Task list:
1. From the AD9547 datasheet excerpt, reproduce the passage that begins at the words "INITIAL M0 TO" and stops after "kΩ to 30 kΩ).".
2. Answer these questions using the AD9547 datasheet excerpt:
(a) How long is the reset pulse the device generates at power-up?
(b) How soon after the leading edge of the internal reset pulse do the M0 to M7 pins act as high impedance digital inputs?
(c) What nominal resistor values does the excerpt give for the pull-up and pull-down resistors?
3. Extend the AD9547 datasheet excerpt past its last sentence.

:: Selected excerpt

Datasheet
AD9547 Data Sheet
Rev. E | Page 24 of 104
GETTING STARTED
POWER-ON RESET
The AD9547 monitors the voltage on the power supplies at power-
up. When DVDD3 is greater than 2.35 V ± 0.1 V and DVDD (Pin
1, Pin 6, Pin 8, Pin 53, Pin 59, and Pin 64) is greater than 1.4 V ±
0.05 V, the device generates a 75 ns reset pulse. The power-up reset
pulse is internal and independent of the RESET pin. This internal
power-up reset sequence eliminates the need for the user to provide
external power supply sequencing. Within 45 ns after the leading
edge of the internal reset pulse, the M0 to M7 multifunction pins
function as high impedance digital inputs and continue to do so
until programmed otherwise.
INITIAL M0 TO M7 PIN PROGRAMMING
During a device reset (either via the power-up reset pulse or the
RESET pin), the multifunction pins (M0 to M7) function as
high impedance inputs, but upon removal of the reset condition,
level-sensitive latches capture the logic pattern present on the
multifunction pins. The AD9547 requires that the user supply
the desired logic state to the M0 to M7 pins by means of pull-up
and/or pull-down resistors (nominally 10 kΩ to 30 kΩ).

::::
:: Dataset

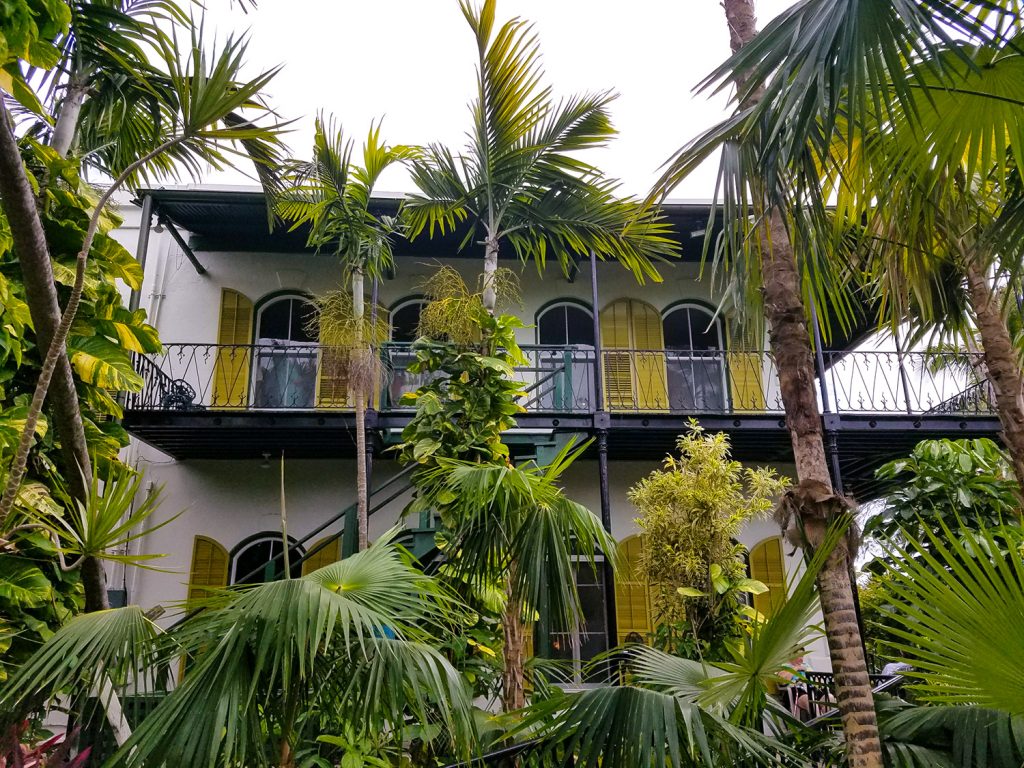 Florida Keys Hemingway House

::::
:: Dataset

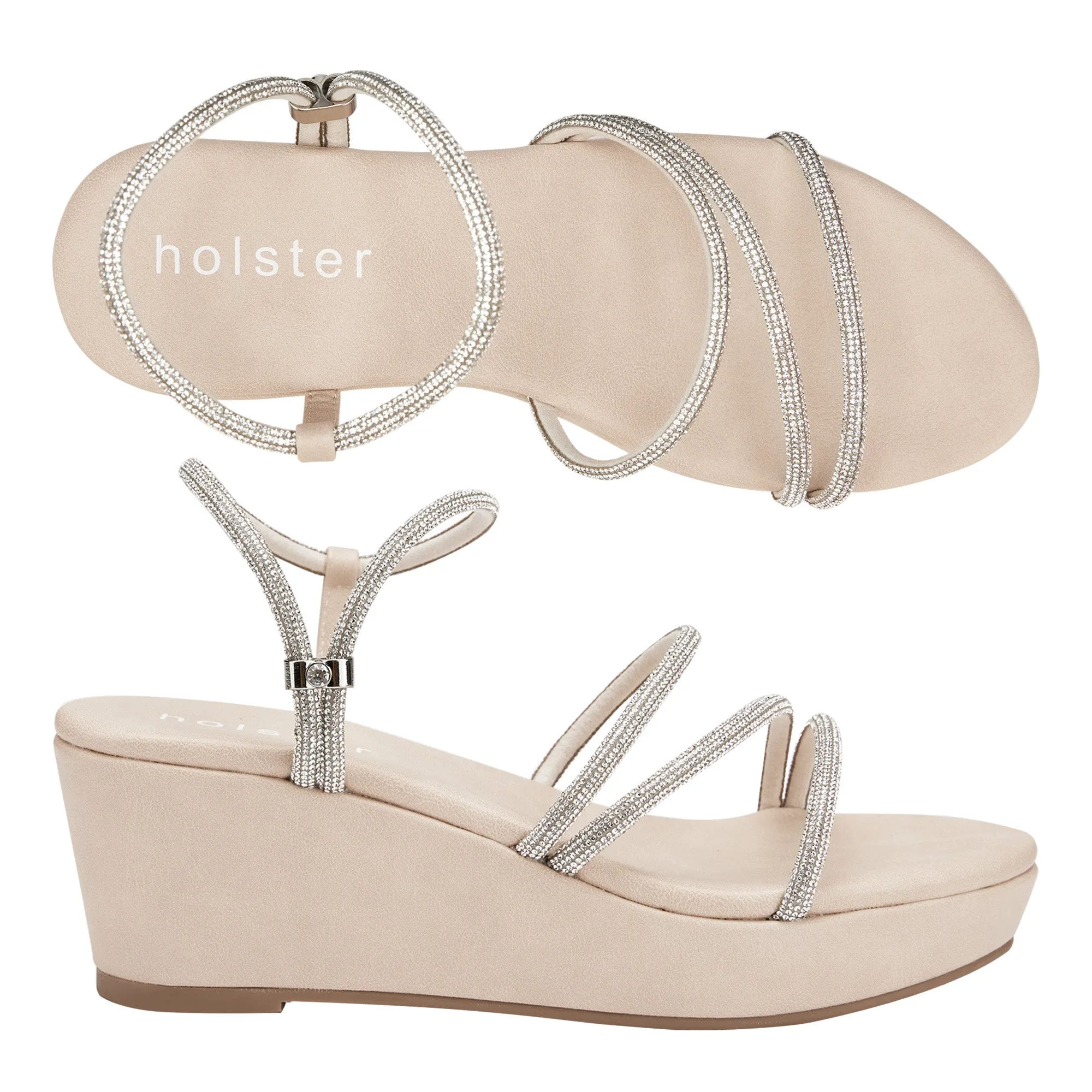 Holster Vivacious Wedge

::::

Answers given:
1.
INITIAL M0 TO M7 PIN PROGRAMMING
During a device reset (either via the power-up reset pulse or the
RESET pin), the multifunction pins (M0 to M7) function as
high impedance inputs, but upon removal of the reset condition,
level-sensitive latches capture the logic pattern present on the
multifunction pins. The AD9547 requires that the user supply
the desired logic state to the M0 to M7 pins by means of pull-up
and/or pull-down resistors (nominally 10 kΩ to 30 kΩ).

2.
(a) 75 ns
(b) Within 45 ns
(c) 10 kΩ to 30 kΩ

3.
The initial state of the M0 to M7 pins following a reset is referred
to as FncInit, Bits[7:0]. Bits[7:0] of FncInit map directly to the
logic states of M[7:0], respectively. The three LSBs of FncInit
(FncInit, Bits[2:0]) determine whether the serial port interface
functions according to the SPI or the I
2
C protocol. Specifically,
FncInit, Bits[2:0] = 000 selects the SPI interface. Any other value
selects the I
2
C port, with the three LSBs of the I
2
C bus address
set to the value of FncInit, Bits[2:0].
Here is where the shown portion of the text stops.